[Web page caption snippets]
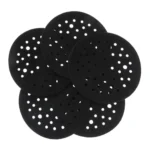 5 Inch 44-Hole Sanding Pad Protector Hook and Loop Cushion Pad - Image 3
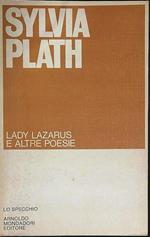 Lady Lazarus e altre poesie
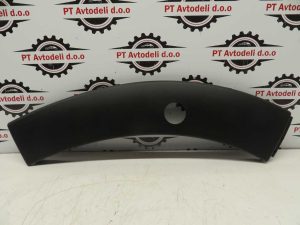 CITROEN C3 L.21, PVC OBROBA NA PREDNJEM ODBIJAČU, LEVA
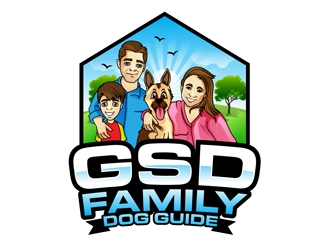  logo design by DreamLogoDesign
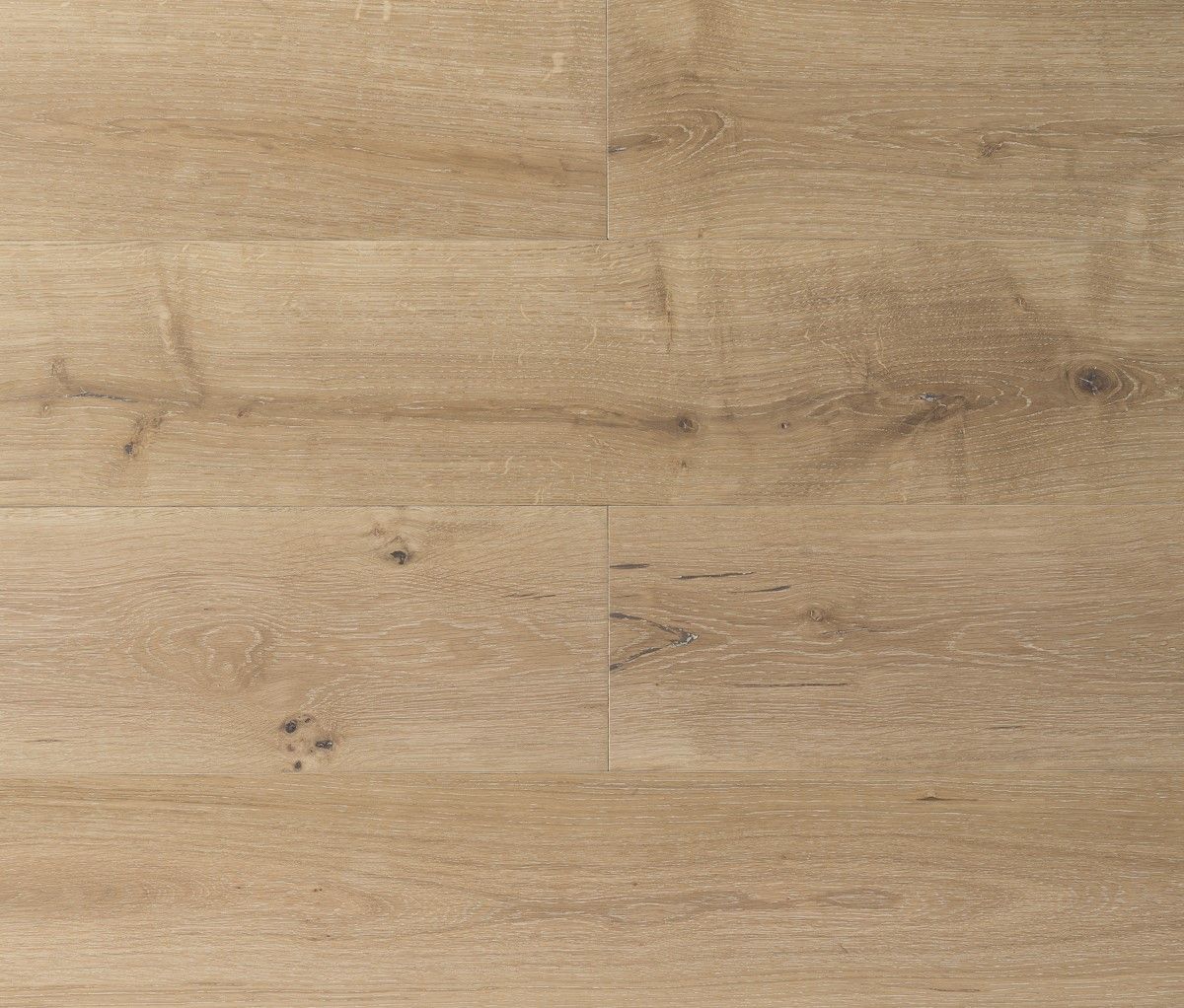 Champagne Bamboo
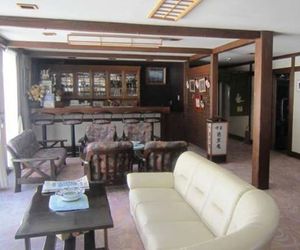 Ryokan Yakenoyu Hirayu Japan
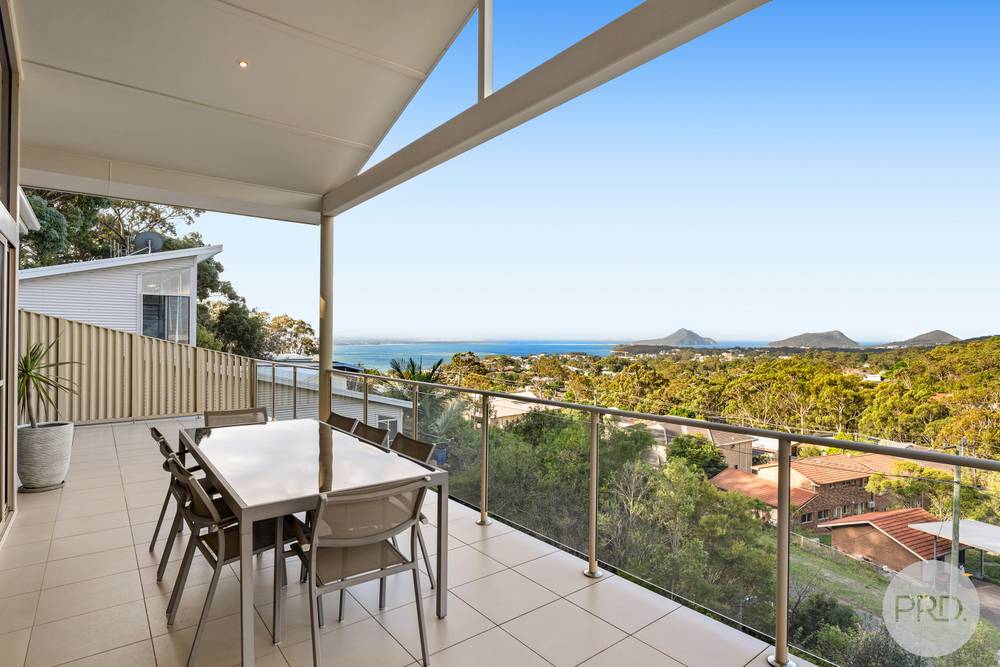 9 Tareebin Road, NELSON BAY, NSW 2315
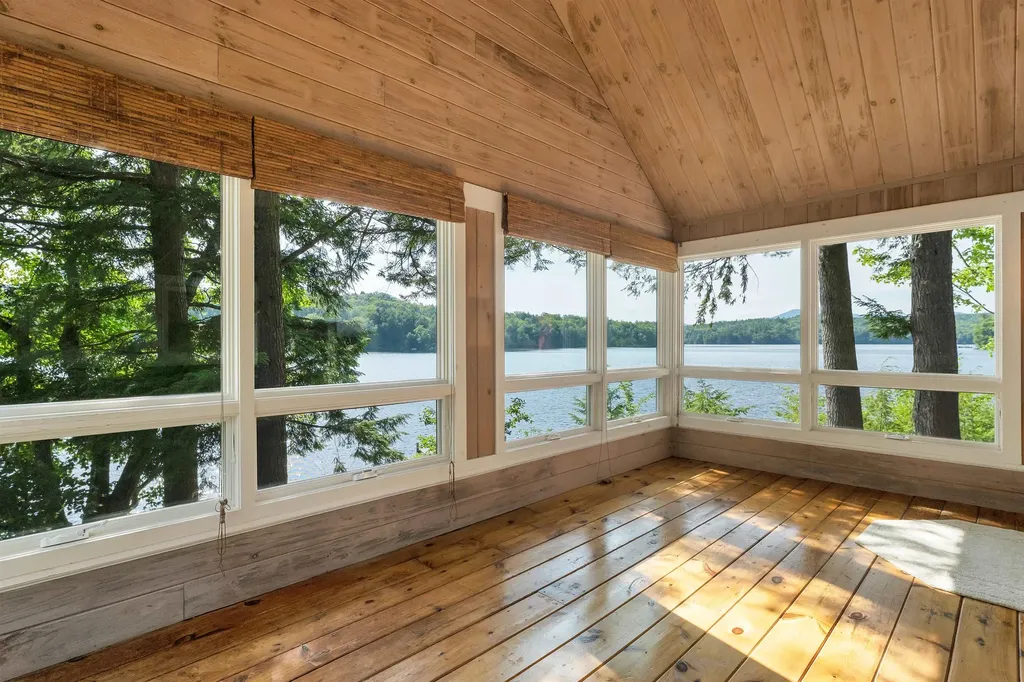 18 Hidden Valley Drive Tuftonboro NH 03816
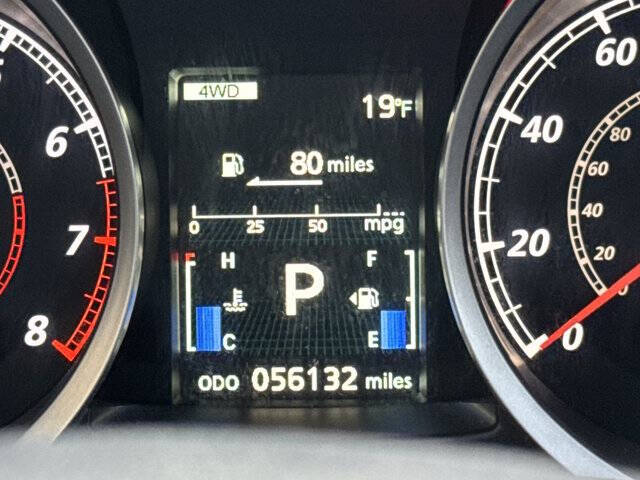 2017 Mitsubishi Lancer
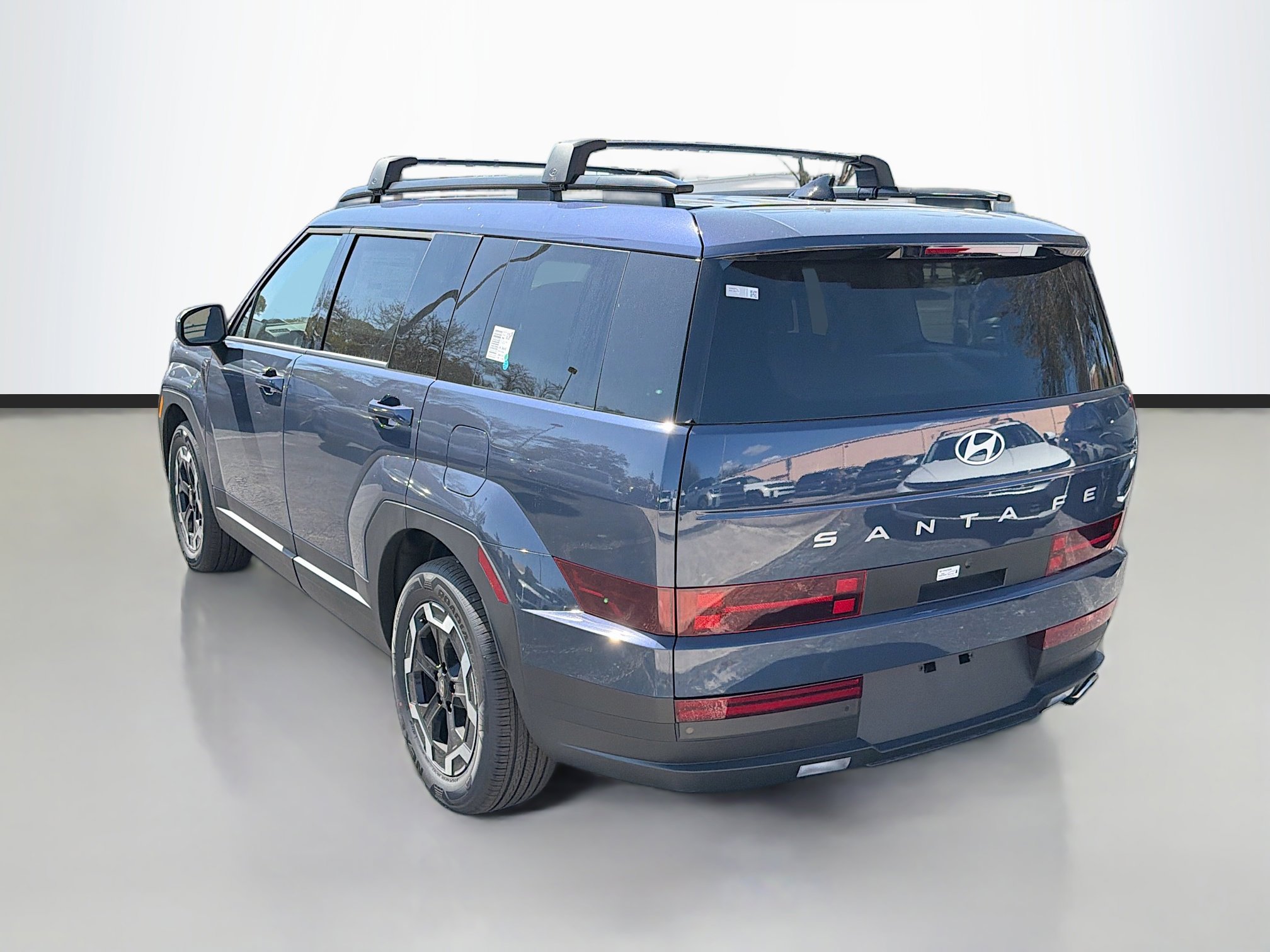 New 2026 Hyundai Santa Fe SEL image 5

- Description of the task -
Print the data exactly as written, dropping any images it holds.

- Output for this exercise -
 5 Inch 44-Hole Sanding Pad Protector Hook and Loop Cushion Pad - Image 3
 Lady Lazarus e altre poesie
 CITROEN C3 L.21, PVC OBROBA NA PREDNJEM ODBIJAČU, LEVA
  logo design by DreamLogoDesign
 Champagne Bamboo
 Ryokan Yakenoyu Hirayu Japan
 9 Tareebin Road, NELSON BAY, NSW 2315
 18 Hidden Valley Drive Tuftonboro NH 03816
 2017 Mitsubishi Lancer
 New 2026 Hyundai Santa Fe SEL image 5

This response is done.